Die private Krankenversicherung (PKV) trägt maßgeblich dazu bei, dass medizinische Innovationen ihren Weg in die Praxis finden. Das belegt eine neue Studie des WIP – Wissenschaftlichen Instituts der PKV, das seit mehr als 15 Jahren über den Arzneimittelbedarf von Privatversicherten berichtet.
Die aktuelle Analyse zeigt detailliert die Entwicklungen im Zeitraum 2019 bis 2023 und den Vergleich zur gesetzlichen Krankenversicherung (GKV). Die Auswertung basiert auf den Abrechnungsdaten von 17 privaten Versicherern, die repräsentativ für rund 80 Prozent der Vollversicherten stehen, und bezieht ergänzende Daten aus externen Datenbanken ein.

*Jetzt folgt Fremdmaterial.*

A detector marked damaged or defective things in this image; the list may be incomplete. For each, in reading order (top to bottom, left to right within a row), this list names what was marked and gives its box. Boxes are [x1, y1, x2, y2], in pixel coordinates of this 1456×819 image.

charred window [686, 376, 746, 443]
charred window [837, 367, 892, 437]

Demnach zahlen Deutschlands PKV-Anbieter weiterhin überproportional viel für pharmazeutische Neuheiten. Obwohl sie mit ihren 8,7 Millionen Vollversicherten auf eine Bevölkerungsquote von etwa zehn Prozent kommen, steuern sie rund 15 Prozent für die neuen Medikamente bei. Der Anteil patentgeschützter Arzneimittel ist hier mit 13 Prozent doppelt so hoch wie in der GKV (6,7 Prozent).
„Privatversicherte leisten einen wichtigen Beitrag zur Refinanzierung von Forschung und Entwicklung in der pharmazeutischen Industrie“, heißt es vom WIP. „Die steigenden Arzneimittelausgaben spiegeln die rasante Entwicklung neuer, oft lebensverbessernder Behandlungsmöglichkeiten wider.“
In dem analysierten Jahr 2023 stiegen die Arzneimittelausgaben der PKV demnach auf 4,5 Milliarden Euro. Dieses neue Höchstniveau entspricht laut WIP einem Wachstum um 6,6 Prozent gegenüber 2022 (VersicherungsJournal 20.12.2024) und um 27,9 Prozent im Fünfjahreszeitraum seit 2019.

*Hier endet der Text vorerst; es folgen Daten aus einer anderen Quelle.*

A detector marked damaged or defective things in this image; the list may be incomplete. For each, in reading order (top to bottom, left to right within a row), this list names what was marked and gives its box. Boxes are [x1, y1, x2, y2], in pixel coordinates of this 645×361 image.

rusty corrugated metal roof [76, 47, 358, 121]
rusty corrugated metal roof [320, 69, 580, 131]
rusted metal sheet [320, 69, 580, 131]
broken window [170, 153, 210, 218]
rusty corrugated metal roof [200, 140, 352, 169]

Ein Teil dieses Ausgabenanstiegs beruhe auf wichtigen Präventionsmaßnahmen: Die Impfungen gegen Gürtelrose nahmen deutlich zu und erreichten 2023 ein Ausgabenvolumen von 100,5 Millionen Euro.

„Ob Diabetes, Krebs oder Autoimmunerkrankungen – viele der heute eingesetzten Medikamente standen vor wenigen Jahren noch nicht zur Verfügung“, erklärt WIP-Institutsleiter Frank Wild. Die modernen Therapien verbesserten aber die Lebensqualität der Patienten.
Auffällig sind laut Wild insbesondere die stark wachsenden Rechnungsbeträge zur Behandlung chronischer Erkrankungen. Der damit verbundene Mehrumsatz durch die PKV stärke jedoch auch den Pharmastandort Deutschland. Etwa 70 Prozent aller PKV-Arzneimittelausgaben fließen an forschende Pharmaunternehmen für patentgeschützte oder ehemals patentgeschützte Medikamente.
Als Beispiel nennt das WIP moderne Diabetesmedikamente, die nicht nur den Blutzucker senken, sondern auch Vorteile für das Herz-Kreislauf-System bieten. Die Ausgaben für Antidiabetika stiegen innerhalb von fünf Jahren um 143,3 Millionen Euro beziehungsweise 56,2 Prozent.